Blue Collar Prepping Transcript:
the Blue - Gray - Black Water Cycle
Last week, Sean and I talked about the preparations he’d made for the Snowpocalypse that was slated to hit North Carolina, and later on Facebook he posted a picture of his bathtub full of water jugs.  He captioned it it “This is about 40 gallons, or three flushes of the toilet” and then in the comments explained “During the power outage from the hurricane I had to pour water into the toilet to make it flush the poo. The Wife insisted. Each flush was 2.5 gallons. It was like sacrificing a baby watching all that water I'd driven to Walmart to get going down the toilet.”

And I agree, using 2 and a half gallons of fresh drinking water to flush the toilet is wasteful. So let’s talk about making the most out of our drinking water by utilizing the Blue - Gray - Black Water Cycle.
  • Blue water -- also sometimes called white water, but that makes me think of rapids -- is water fit for human consumption. The technical term for this is “potable”, and it’s what you drink and cook with and bathe in and usually what you wash your clothes in. 
  • Gray water is what goes down the drain. It’s not drinkable, because it’s soiled with things like dirt, soap, bits of food, hair, shampoo, skin cells, and so forth, but it’s not harmful to a human being.
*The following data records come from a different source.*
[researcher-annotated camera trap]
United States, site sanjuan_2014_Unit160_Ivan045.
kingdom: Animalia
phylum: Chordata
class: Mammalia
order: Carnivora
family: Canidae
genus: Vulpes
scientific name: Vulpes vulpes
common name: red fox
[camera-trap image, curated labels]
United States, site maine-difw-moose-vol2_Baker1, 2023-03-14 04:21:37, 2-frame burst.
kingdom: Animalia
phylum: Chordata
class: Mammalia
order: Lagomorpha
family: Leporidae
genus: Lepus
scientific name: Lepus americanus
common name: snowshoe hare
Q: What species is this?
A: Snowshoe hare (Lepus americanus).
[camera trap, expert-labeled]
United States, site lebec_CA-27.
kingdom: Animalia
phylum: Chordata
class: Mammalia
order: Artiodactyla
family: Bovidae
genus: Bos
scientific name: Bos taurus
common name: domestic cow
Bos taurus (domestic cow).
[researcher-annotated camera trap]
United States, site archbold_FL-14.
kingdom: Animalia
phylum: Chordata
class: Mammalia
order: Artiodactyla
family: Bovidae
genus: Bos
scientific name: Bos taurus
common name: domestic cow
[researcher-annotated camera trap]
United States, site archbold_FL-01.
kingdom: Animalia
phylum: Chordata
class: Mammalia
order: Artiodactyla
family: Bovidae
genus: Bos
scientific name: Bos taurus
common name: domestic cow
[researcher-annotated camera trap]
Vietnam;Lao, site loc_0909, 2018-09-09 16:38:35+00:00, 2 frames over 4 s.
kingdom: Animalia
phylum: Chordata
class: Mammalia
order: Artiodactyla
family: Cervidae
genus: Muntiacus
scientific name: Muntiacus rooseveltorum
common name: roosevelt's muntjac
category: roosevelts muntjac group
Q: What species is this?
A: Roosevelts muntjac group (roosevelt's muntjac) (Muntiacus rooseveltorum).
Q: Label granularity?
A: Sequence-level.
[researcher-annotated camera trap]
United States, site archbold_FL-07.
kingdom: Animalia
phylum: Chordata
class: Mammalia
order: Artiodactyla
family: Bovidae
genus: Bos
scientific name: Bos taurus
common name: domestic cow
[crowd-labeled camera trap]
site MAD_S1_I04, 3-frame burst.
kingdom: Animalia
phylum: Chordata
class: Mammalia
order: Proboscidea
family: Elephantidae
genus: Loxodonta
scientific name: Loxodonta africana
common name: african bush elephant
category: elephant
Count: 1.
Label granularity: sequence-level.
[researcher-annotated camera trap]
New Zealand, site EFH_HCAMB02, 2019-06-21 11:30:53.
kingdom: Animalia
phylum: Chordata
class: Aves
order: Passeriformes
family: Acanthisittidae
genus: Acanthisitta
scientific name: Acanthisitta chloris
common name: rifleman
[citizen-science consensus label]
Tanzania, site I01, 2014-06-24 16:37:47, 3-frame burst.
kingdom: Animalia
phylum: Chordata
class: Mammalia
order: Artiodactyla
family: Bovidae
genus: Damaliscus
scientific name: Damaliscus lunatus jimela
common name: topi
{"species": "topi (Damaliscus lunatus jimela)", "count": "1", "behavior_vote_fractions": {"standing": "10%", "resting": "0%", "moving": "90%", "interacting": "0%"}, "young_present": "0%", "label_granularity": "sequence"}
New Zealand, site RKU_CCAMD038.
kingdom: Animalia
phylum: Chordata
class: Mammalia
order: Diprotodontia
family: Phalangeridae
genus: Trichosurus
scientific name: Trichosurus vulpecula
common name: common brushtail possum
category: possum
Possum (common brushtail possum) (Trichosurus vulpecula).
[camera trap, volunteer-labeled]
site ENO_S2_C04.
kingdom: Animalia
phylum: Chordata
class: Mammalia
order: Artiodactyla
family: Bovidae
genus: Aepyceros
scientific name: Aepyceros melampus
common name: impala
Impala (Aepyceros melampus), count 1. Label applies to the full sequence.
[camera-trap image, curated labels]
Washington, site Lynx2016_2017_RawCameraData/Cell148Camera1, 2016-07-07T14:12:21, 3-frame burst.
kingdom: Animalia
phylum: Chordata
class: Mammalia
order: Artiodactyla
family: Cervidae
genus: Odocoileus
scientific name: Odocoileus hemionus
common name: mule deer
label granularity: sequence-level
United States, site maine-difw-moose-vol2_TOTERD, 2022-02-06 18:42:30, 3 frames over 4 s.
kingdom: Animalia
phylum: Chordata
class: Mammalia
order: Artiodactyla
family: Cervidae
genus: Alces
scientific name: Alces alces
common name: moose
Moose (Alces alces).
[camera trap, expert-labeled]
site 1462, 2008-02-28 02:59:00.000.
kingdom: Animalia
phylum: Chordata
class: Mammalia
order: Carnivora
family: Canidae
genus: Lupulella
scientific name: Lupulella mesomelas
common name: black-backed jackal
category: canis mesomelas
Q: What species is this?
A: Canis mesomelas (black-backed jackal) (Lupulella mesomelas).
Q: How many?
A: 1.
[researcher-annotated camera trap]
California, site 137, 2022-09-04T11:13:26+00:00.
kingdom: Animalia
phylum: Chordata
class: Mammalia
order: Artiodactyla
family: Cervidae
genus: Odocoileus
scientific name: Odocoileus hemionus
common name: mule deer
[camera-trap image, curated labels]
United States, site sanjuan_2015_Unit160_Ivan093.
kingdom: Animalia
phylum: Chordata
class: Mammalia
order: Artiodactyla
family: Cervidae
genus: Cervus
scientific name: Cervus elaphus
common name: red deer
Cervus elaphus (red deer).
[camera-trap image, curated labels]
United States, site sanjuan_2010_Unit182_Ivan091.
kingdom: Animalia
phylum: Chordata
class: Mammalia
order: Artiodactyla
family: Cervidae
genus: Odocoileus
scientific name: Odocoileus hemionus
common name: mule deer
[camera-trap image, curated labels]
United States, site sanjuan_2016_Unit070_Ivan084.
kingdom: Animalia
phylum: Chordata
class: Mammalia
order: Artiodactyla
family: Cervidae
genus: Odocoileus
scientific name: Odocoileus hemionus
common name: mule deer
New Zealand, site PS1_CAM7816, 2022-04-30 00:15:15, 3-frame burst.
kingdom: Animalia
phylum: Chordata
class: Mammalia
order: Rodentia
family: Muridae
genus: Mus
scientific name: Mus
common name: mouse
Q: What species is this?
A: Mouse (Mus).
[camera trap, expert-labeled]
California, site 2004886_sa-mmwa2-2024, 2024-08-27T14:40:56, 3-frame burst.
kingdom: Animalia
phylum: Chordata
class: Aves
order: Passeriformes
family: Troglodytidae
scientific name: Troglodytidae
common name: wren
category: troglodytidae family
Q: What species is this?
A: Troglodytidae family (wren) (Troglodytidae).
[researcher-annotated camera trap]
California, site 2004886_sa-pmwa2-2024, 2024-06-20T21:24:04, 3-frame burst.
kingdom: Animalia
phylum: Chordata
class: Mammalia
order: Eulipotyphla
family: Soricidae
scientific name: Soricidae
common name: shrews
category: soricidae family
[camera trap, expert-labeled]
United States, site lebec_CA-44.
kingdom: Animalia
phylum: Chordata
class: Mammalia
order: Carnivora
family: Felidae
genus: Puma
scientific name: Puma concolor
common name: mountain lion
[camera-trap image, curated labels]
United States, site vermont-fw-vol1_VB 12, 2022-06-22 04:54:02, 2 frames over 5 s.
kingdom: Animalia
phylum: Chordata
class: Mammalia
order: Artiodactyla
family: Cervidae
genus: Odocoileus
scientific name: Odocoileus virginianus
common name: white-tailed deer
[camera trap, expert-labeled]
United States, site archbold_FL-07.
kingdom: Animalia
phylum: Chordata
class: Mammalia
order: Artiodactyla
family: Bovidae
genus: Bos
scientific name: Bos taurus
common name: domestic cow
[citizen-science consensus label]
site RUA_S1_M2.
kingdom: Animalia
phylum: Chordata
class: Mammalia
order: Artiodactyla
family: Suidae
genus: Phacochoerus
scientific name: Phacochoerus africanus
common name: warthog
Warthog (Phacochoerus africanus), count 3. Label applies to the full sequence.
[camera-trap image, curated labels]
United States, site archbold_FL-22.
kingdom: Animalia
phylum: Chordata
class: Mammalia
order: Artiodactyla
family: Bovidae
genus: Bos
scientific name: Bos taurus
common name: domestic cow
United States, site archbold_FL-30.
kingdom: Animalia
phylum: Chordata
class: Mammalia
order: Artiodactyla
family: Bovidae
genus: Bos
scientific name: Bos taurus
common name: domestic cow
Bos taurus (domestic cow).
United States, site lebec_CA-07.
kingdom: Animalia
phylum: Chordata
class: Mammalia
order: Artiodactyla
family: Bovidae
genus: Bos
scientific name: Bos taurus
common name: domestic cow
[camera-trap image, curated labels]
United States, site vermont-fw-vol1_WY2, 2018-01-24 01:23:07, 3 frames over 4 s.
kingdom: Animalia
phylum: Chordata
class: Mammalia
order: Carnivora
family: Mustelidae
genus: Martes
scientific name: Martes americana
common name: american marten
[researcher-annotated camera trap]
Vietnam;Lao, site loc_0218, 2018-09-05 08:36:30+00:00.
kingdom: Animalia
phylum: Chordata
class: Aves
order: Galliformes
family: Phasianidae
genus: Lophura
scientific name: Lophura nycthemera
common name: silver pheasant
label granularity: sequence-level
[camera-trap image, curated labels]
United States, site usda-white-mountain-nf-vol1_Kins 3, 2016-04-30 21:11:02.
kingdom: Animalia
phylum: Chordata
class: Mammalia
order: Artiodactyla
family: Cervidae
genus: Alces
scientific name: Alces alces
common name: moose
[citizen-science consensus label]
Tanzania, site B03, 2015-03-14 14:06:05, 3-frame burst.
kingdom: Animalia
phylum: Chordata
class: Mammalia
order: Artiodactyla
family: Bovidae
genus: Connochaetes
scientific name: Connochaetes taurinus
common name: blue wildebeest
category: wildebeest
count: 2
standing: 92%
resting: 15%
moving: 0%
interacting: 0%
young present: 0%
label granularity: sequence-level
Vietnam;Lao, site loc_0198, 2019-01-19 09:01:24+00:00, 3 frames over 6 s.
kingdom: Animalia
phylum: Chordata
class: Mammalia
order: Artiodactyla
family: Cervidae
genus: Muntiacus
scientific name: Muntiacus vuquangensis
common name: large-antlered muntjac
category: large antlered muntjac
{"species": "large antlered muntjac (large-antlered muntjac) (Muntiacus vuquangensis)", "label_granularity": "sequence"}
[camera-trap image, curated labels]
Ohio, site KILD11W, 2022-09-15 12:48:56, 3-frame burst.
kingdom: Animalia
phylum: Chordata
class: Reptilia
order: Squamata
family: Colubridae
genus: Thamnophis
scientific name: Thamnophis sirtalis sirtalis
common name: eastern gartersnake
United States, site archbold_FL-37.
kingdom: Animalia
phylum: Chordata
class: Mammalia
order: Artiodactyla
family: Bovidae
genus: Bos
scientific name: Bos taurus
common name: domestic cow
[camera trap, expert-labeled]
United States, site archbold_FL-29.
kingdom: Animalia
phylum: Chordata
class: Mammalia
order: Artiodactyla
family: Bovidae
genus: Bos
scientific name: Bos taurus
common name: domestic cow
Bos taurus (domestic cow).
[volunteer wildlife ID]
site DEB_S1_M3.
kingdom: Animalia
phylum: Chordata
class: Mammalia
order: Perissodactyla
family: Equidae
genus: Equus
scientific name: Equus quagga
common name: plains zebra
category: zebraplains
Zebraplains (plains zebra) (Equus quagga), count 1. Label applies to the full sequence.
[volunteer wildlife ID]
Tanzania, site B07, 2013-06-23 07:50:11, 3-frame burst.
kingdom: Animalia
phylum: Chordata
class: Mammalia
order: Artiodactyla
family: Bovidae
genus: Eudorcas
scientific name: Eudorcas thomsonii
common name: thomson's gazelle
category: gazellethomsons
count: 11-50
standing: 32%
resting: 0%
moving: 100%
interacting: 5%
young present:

You could bathe in gray water without ill effects. 
  • Black water is what leaves your toilet, and it’s decidedly NOT safe to be exposed to, because it’s full of pathogens that are just waiting to infect you if they get past your skin. 

So the general thought behind this cycle is that you can use water more than once, going from levels of highest potability to lowest, if you are in a situation like Sean where your water resources are limited.

Here’s an example of how that would work in a limited-water emergency:
  1. When preparing food or washing yourself or your clothes, do not pour the water down the sink. Instead, catch it in a container of some kind. The blue water has become gray. 
    • If you REALLY want to ration water, wash your clothes and your dirty dishes in the gray water. I would caution you that the grease and other food elements might not be the best for your clothes, but it’s possible. Washing dishes and utensils in gray water isn’t as bad, since metals and ceramic aren’t going to absorb odors, but make sure that 1) you use lots of soap and 2) you rinse them with blue water before putting them away for reuse.
    • Depending on the soap and other elements in the gray water, you might be able to use it for watering plants. In fact, graywater irrigation is a rabbit hole that is outside the scope of this article, so I’m going to suggest that anyone who is interested should check out the article titled “How Gray Water Reclamation Works” in the show notes. 
    • For our example here, though, we’re just going to assume that you aren’t going to do that. Instead, you save that graywater for flushing the toilet.
  2. Now it must said that when it comes to conserving water, the “If it’s yellow, let it mellow” rule must be in effect. Otherwise, you’re going to be flushing a lot more often, which is exactly what we want to avoid.
  3. When it comes time to “flush it down, because it’s brown”, you take your bucket or tub or whatever container of gray water you have and you pour about a gallon of it, quickly, from about two feet. You don’t want it so high that you get splashed, but you want it high enough that the water gets a gravity assist.
  4. Past a certain point, the pressure of water in the bowl will be greater than the air pressure in the pipes beyond, and the force will induce a flush. There’s a YouTube video in the show notes if you need a demonstration.
  5. After you pour the gray water into the toilet, it becomes black water -- and because you’ve caused it to flush, that black water is no longer your concern.
Now before you decide to start saving your gray water for flushing, you need to know that gray water becomes black water within about 24 hours due to the bacteria in the water eating the food and giving off their own waste. So don’t let it become a health hazard and flush it away.

But with that in mind, Sean and everyone else can be a lot happier if the water goes out during a winter storm, because 1 gallon of gray water is a lot less heartwrenching to flush than 2.5 gallons of blue water.